En partenariat avec Objectif-égalité.fr
Lancé en 2002 au sein du groupe Sol à Lyon, cet accompagnement spécifique destiné aux femmes souhaitant créer une entreprise et qui n'existe que dans quelques départements en est déjà à sa seconde cession dans les Alpes-Maritimes. Le dispositif, toujours financé par le conseil régional Provence Alpes Côte-d'Azur et la délégation régionale aux droits des femmes et à l'égalité, mais aussi par les Assedic, permet à une quinzaine de stagiaires, orientées par l'ANPE de bénéficier gratuitement de séances en groupe et d’un suivi individualisé, un appui associant réflexion sur l'adéquation entre la personnalité et le projet pendant 3 semaines puis prise en compte des spécificités de la création d'entreprise pendant 4 mois. L’idéal pour Marie Hordot, ancienne stagiaire : «c’est exactement ce dont on a besoin, pour les démarches, les aides financières, les personnes à contacter, mais aussi pour ne pas se lancer dans un projet qui n’est pas viable, pour ne pas baisser les bras, il y a un suivi, une écoute.

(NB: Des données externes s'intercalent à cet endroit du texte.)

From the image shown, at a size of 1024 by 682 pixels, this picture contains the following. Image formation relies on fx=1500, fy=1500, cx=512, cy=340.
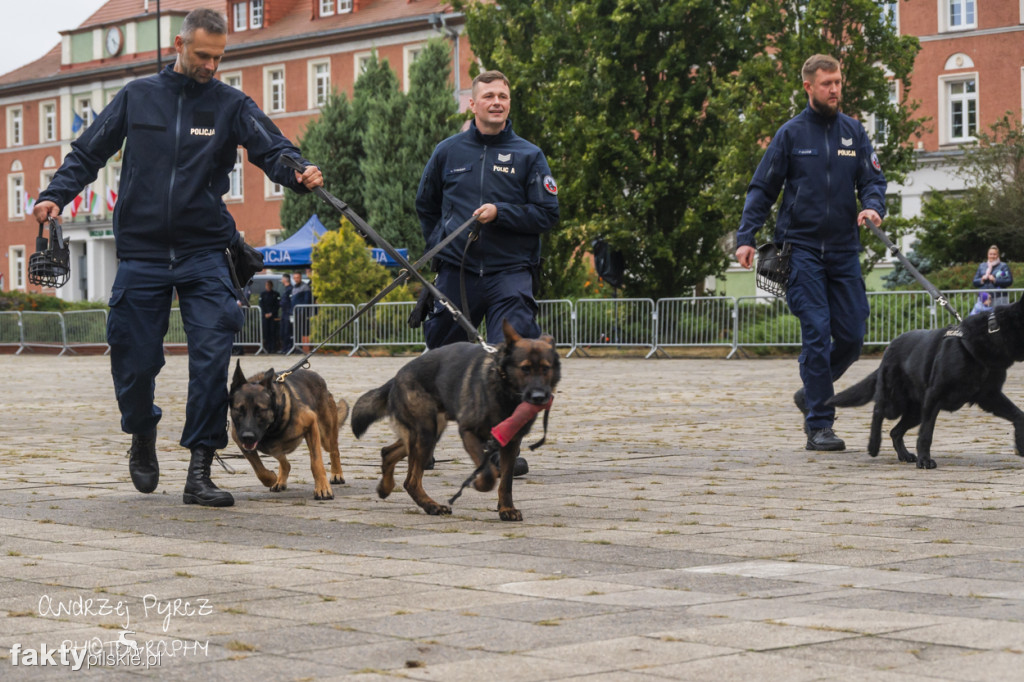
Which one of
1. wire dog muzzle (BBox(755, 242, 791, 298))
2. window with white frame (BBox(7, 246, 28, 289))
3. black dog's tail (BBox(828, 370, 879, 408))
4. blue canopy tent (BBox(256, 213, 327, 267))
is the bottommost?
black dog's tail (BBox(828, 370, 879, 408))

J’ai déjà créé une entreprise sans soutien en 1994, une boutique d’art et de décoration d’Asie, ça n’a pas tenu le coup».
Un soutien essentiel
Les projets : gîte en cabanes perchées, confection de costumes et vêtements d’exception, décoration d’intérieur, création de trompe l’œil et rénovation de meubles, atelier de céramique bilingue, restauration orientale, services à la personne, rédaction de biographies, institut de bien-être… Autant de passions mais aussi d'énergie à déployer car la création d'entreprise demande un engagement personnel très fort. Neuf mois après la fin de la première session, aucune stagiaire n’a abandonné, même si toutes ne sont pas encore stabilisées : «sur 17, seulement 4 sont encore en cours de réalisation pour des questions de locaux», insiste Nadia Chauffaille, coach et psychothérapeute en charge du dispositif dans le 06. Styliste, Florence Gastaldi a bien créé sa propre entreprise en juillet 2007 comme elle le souhaitait mais sa collection « Ange Garden » a pris du retard. «Je ne pensais pas que trouver un atelier de production serait si difficile, je pensais vendre mes premières pièces l’été dernier et je ne suis même pas sûre d’y parvenir cet été, raconte-t-elle avec assurance. Du coup j’ai aussi acheté une machine pour imprimer des dessins sur des tee-shirts et donc fabriquer des produits moi-même. Je ne peux plus reculer !» Pas si près du but. Même discours chez Marie Hordot, toujours motivée pour créer son association ludique et artistique destinée aux enfants : «Mon projet est toujours d’actualité, j’attends juste de pouvoir passer mon Bafa puis mon Bafed et je travaille en artiste libre en parallèle. Maintenant que tout a été conçu, rien ne m’arrête».
Une confiance gagnée avec Créasol, qu’elles pourront transmettre aux «nouvelles puisque le dispositif prend peu à peu la forme d’un réseau et devrait se prolonger par un site où échanger entre créatrices.